People now look at me like a big shot
But my identity has vanished in a melting pot
So today I reached the water's edge
Just to be reminded of my youthful days

He was already there, sitting under a tree
It looked like he was eager and free
Upon hearing me arrive, when he turned to me
I was staring at the stranger that was me

So, by the water's edge today
In the banks of English Bay
I talked with a stranger that once was me
And I reclaimed my identity

Have you ever lost your identity? Have you seen it vanish in the melting pot? Then go to the water's edge, have a little conversation with yourself, and reclaim it and find yourself again.


Anonymous September 17, 2015 at 8:11 AM  

Identity is an illusion. Unburden yourself of this useless talisman. You will become supple and open to all people.

Why restrict yourself to a temporal sense of continuity. Forwards or backwards, there is nothing to reclaim. Tomorrow you could be anyone and experience the world in a completely different way; That is, if you are capable of leaving the past behind and not identifying with your previous experiences.

Pride, nationalism, arrogance, judgement of the other - all of these toxic concepts exist relative to the viewer's conception of himself.

It is a trip when you have no identity, or have been denied one by ambiguity. At first I sought one out, but eventually I realized that the individual transcends the categorical nature of language and thought. Now it seems increasingly absurd when I see the people moving their avatars across the board of life.

They treat it as a zero sum game in many cases. 'Us' vs. 'Them', like little pieces moving across a chess board. They feel confused, alienated, or even offended if you do not participate in their farce.

What are you? Where are you from? and your political ideology? Why should it be relevant? Is it truly required for me to be pigeon-holed before another can share a moment with me? The most base examples of this will ask your monthly salary. I can not blame anyone, I can only ask politely: Why is it so important what happened under that tree so many years ago?

Then there are the sentimentalists, seeking to recapture something. Your poem exhibits this tendency to telescope into the past, to magnify and distort through the lens of memory. To attach yourself to those images is a step beyond the absurd.
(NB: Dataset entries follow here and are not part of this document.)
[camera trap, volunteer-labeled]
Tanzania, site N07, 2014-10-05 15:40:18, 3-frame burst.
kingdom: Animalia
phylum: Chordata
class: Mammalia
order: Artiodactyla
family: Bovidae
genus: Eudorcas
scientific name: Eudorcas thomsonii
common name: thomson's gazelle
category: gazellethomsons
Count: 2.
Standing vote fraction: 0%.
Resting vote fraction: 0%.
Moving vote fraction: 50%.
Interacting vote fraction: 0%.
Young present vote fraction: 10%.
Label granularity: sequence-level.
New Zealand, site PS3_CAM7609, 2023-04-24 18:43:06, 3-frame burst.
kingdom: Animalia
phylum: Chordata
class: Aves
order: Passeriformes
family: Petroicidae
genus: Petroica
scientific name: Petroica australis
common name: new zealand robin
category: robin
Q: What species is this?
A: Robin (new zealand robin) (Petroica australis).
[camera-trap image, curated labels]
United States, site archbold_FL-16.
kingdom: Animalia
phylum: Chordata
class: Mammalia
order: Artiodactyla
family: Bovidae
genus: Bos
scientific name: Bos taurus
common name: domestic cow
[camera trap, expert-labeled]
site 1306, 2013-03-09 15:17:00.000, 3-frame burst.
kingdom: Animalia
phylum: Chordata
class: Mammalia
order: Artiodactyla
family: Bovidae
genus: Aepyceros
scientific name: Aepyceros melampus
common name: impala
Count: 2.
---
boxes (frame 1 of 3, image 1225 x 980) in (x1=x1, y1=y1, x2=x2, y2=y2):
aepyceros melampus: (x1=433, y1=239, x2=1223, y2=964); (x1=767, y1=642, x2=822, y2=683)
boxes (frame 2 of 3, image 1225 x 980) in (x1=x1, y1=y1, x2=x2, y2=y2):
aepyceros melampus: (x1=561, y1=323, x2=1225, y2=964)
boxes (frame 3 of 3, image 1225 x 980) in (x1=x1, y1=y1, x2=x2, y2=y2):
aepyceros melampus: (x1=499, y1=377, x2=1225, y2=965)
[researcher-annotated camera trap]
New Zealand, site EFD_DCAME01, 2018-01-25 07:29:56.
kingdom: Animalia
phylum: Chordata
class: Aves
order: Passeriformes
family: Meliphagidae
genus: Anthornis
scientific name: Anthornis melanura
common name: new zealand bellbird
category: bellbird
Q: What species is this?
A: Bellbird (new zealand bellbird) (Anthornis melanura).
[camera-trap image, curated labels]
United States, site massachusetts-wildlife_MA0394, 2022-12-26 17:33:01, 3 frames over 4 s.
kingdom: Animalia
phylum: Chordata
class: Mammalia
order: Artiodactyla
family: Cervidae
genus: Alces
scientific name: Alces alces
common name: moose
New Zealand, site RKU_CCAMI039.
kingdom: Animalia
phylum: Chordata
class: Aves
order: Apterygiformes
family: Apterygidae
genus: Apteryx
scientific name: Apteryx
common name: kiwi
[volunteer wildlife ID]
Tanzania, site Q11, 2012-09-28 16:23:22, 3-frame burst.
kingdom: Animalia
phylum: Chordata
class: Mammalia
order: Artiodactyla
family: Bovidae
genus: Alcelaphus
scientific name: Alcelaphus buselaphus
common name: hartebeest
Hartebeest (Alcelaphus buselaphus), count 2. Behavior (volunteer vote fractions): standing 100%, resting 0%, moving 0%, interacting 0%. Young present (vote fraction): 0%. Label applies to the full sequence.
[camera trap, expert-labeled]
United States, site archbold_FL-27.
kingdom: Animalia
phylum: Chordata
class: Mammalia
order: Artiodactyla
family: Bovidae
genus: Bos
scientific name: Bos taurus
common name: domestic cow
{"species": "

It is fine to observe and it is fine to remember, but remember that your memories are only memories of memories. A hall of mirrors, distorting your self conceived image into something else, more of an image of yourself.

The photographer spends so much time with his contraption that he misses the profound events happening in front of his nose. The sentimentalist telescoping in on his oh so monumental memorials misses the present.

Take a word of caution from my own experience and know that I have no ill intentions; Don't limit yourself. Here is now, and what's next could be anything.

ASP September 20, 2015 at 12:49 PM  

Hello Anonymous,

Thank you for taking the time to write what I consider is a very meaningful and well-considered comment. Your comment has made me wonder if I, with my all human foibles and occasional tendency to tread down the sentimental memory lane, should make a clean break with my past and simply live for today. But then I am confronted with the questions: Aren't we all who we are today partly because of our experiences? Can we deny that by ignoring our past? Will acknowledging the past limit ourselves?

I know you have no ill intentions. I like your comment. Thank you. I only wish you were not anonymous.